### TASK DIRECTIONS
Put each line of the material below into a Markdown table with two columns, No. and Line, numbering the rows and skipping blank lines. Leave the pictures out of your answer.

Dataset rows:
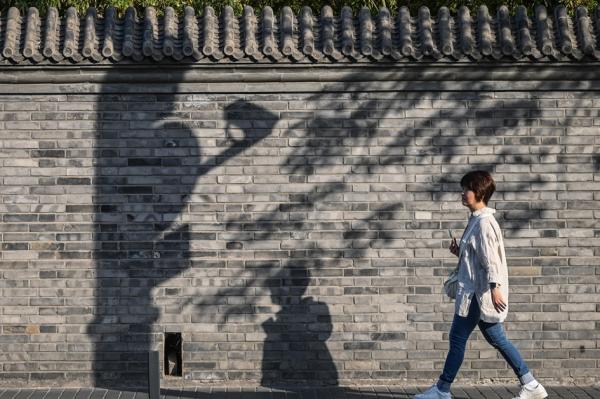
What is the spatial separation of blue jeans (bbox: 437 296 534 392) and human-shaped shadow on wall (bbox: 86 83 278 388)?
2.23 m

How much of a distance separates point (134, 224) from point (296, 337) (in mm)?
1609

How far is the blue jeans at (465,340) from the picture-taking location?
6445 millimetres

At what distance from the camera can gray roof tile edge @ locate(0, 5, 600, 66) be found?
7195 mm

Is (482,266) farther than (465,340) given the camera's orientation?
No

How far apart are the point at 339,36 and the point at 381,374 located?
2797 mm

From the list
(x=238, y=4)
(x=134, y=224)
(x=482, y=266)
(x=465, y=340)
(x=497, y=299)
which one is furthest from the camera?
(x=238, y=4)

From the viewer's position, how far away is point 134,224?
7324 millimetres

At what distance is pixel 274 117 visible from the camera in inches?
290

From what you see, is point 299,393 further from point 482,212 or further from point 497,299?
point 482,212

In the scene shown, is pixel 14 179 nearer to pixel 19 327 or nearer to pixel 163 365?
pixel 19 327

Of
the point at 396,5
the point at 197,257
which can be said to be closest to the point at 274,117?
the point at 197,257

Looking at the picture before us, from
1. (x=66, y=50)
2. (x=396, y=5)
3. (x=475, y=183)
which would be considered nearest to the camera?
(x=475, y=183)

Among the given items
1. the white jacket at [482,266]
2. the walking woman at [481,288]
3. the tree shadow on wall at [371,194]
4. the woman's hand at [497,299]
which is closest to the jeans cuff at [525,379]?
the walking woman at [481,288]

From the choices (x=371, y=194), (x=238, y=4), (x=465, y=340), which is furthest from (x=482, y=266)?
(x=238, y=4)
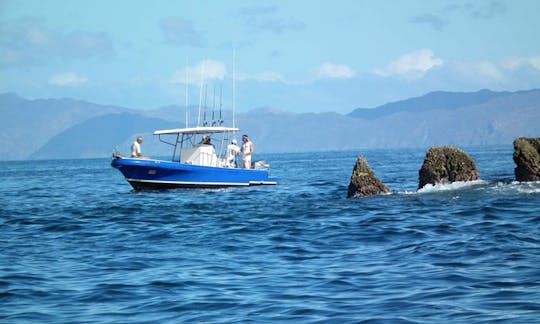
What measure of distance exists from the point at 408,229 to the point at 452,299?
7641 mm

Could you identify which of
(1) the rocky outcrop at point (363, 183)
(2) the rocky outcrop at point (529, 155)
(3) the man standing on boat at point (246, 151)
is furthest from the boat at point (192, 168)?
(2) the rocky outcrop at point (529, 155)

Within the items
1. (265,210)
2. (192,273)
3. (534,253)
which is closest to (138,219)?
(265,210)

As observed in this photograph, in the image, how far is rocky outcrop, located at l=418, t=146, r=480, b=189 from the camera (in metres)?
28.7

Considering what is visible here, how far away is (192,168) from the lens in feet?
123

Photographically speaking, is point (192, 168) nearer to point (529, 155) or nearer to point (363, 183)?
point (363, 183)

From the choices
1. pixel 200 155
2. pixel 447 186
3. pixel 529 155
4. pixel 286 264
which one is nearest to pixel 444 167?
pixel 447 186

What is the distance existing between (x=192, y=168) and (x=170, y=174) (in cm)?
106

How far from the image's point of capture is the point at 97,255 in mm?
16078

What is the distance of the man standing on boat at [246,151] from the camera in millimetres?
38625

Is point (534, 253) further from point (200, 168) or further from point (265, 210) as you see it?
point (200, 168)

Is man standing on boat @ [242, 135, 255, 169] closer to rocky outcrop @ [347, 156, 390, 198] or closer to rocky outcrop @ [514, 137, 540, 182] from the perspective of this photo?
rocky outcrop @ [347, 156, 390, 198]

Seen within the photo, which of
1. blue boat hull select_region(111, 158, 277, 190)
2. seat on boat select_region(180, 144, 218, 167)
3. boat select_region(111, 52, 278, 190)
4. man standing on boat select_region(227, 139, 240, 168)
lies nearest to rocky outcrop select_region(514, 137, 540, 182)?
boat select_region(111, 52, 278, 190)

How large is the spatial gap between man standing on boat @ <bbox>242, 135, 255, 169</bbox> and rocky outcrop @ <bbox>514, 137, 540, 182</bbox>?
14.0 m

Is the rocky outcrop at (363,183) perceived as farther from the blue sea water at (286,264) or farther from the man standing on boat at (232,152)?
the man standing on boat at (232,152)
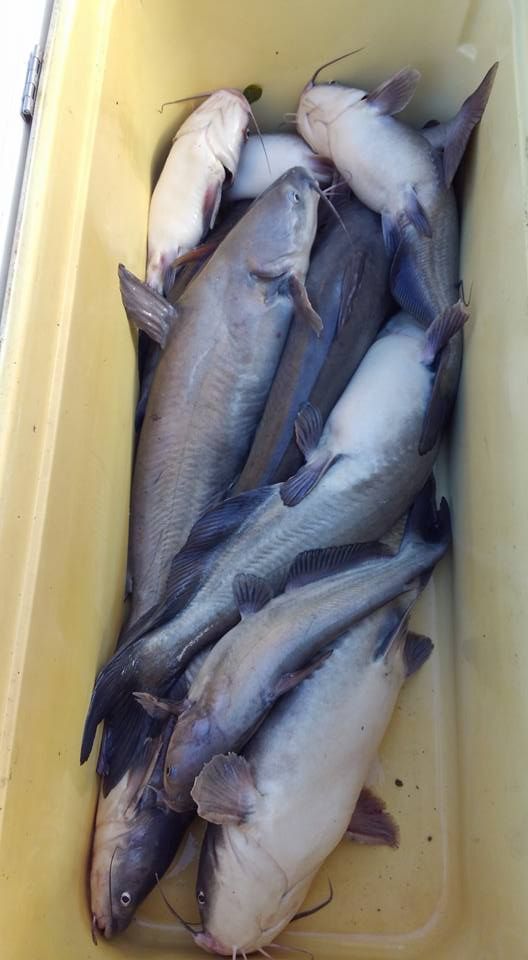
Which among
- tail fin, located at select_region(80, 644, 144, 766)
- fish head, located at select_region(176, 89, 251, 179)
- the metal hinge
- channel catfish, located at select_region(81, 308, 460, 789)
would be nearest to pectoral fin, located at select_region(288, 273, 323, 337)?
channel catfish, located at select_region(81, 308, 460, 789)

### EXERCISE ANSWER
| No. | Line |
|---|---|
| 1 | What is the spatial separation of blue jeans (bbox: 437 296 534 392) and human-shaped shadow on wall (bbox: 86 83 278 388)? |
| 2 | 2.23 m |
| 3 | How much of a distance separates point (134, 224) from point (296, 337) (in mm)? |
| 4 | 1609 |
| 5 | How far is the blue jeans at (465,340) from the picture-taking location? |
| 6 | 6445 millimetres |
| 7 | At what distance from the camera can gray roof tile edge @ locate(0, 5, 600, 66) be found? |
| 8 | 7195 mm |
| 9 | Is (482,266) farther than (465,340) given the camera's orientation? |
| 10 | No |
| 11 | How far apart are the point at 339,36 and the point at 381,374 located? |
| 12 | 2797 mm |
| 13 | From the list |
| 14 | (x=238, y=4) |
| 15 | (x=134, y=224) |
| 16 | (x=482, y=266) |
| 17 | (x=465, y=340) |
| 18 | (x=497, y=299) |
| 19 | which one is furthest from the camera? |
| 20 | (x=238, y=4) |
| 21 | From the viewer's position, how far away is point 134,224? |
| 22 | 7324 millimetres |
| 23 | At what distance is pixel 274 117 visible from the camera in inches? |
| 24 | 290 |
| 25 | From what you see, is point 299,393 further from point 482,212 or further from point 497,299? |
| 26 | point 482,212 |
| 27 | In the scene shown, is pixel 14 179 nearer to pixel 19 327 or nearer to pixel 163 365? |
| 28 | pixel 19 327 |
| 29 | Of |
| 30 | the point at 396,5 |
| 31 | the point at 197,257 |
| 32 | which can be said to be closest to the point at 274,117? |
| 33 | the point at 197,257 |
| 34 | Looking at the picture before us, from |
| 35 | 1. (x=66, y=50) |
| 36 | 2. (x=396, y=5) |
| 37 | 3. (x=475, y=183) |
| 38 | which would be considered nearest to the camera? |
| 39 | (x=475, y=183) |
| 40 | Among the given items |
| 41 | 1. the white jacket at [482,266] |
| 42 | 2. the walking woman at [481,288] |
| 43 | 3. the tree shadow on wall at [371,194] |
| 44 | 4. the woman's hand at [497,299] |
| 45 | which is closest to the jeans cuff at [525,379]? |
| 46 | the walking woman at [481,288] |
| 47 | From the choices (x=371, y=194), (x=238, y=4), (x=465, y=340), which is furthest from (x=482, y=266)? |
| 48 | (x=238, y=4) |
| 49 | What measure of distance exists from the point at 408,229 to the point at 452,299? |
| 50 | 7641 mm |
| 51 | Could you identify which of |
| 52 | (1) the rocky outcrop at point (363, 183) |
| 53 | (2) the rocky outcrop at point (529, 155) |
| 54 | (3) the man standing on boat at point (246, 151) |
| 55 | is furthest from the boat at point (192, 168)? |
| 56 | (2) the rocky outcrop at point (529, 155) |
| 57 | Within the items |
| 58 | 1. (265,210) |
| 59 | 2. (192,273) |
| 60 | 3. (534,253) |
| 61 | which is closest to (138,219)? |
| 62 | (265,210) |
| 63 | As observed in this photograph, in the image, how far is rocky outcrop, located at l=418, t=146, r=480, b=189 from the camera (in metres)? |
| 64 | 28.7 |
| 65 | Considering what is visible here, how far away is (192,168) from the lens in feet? |
| 66 | 123 |
| 67 | Photographically speaking, is point (192, 168) nearer to point (529, 155) or nearer to point (363, 183)? |
| 68 | point (363, 183) |
| 69 | From the choices |
| 70 | 1. pixel 200 155 |
| 71 | 2. pixel 447 186 |
| 72 | 3. pixel 529 155 |
| 73 | 4. pixel 286 264 |
| 74 | which one is nearest to pixel 444 167? |
| 75 | pixel 447 186 |
| 76 | What is the distance existing between (x=192, y=168) and (x=170, y=174) (in cm)? |
| 77 | 106 |
| 78 | How far from the image's point of capture is the point at 97,255 in mm? |
| 79 | 16078 |
| 80 | What is the distance of the man standing on boat at [246,151] from the camera in millimetres? |
| 81 | 38625 |
| 82 | Is point (534, 253) further from point (200, 168) or further from point (265, 210) as you see it? |
| 83 | point (200, 168) |
| 84 | Is man standing on boat @ [242, 135, 255, 169] closer to rocky outcrop @ [347, 156, 390, 198] or closer to rocky outcrop @ [514, 137, 540, 182] from the perspective of this photo? |
| 85 | rocky outcrop @ [347, 156, 390, 198] |
| 86 | Seen within the photo, which of |
| 87 | 1. blue boat hull select_region(111, 158, 277, 190) |
| 88 | 2. seat on boat select_region(180, 144, 218, 167) |
| 89 | 3. boat select_region(111, 52, 278, 190) |
| 90 | 4. man standing on boat select_region(227, 139, 240, 168) |
| 91 | lies nearest to rocky outcrop select_region(514, 137, 540, 182)? |
| 92 | boat select_region(111, 52, 278, 190) |
| 93 | How large is the spatial gap between man standing on boat @ <bbox>242, 135, 255, 169</bbox> and rocky outcrop @ <bbox>514, 137, 540, 182</bbox>? |
| 94 | 14.0 m |
| 95 | Is the rocky outcrop at (363,183) perceived as farther from the blue sea water at (286,264) or farther from the man standing on boat at (232,152)? |
| 96 | the man standing on boat at (232,152) |
| 97 | Which among |
| 98 | - tail fin, located at select_region(80, 644, 144, 766) |
| 99 | - fish head, located at select_region(176, 89, 251, 179) |
| 100 | - the metal hinge |
| 101 | - channel catfish, located at select_region(81, 308, 460, 789) |
| 102 | would be nearest to pectoral fin, located at select_region(288, 273, 323, 337)? |
| 103 | channel catfish, located at select_region(81, 308, 460, 789) |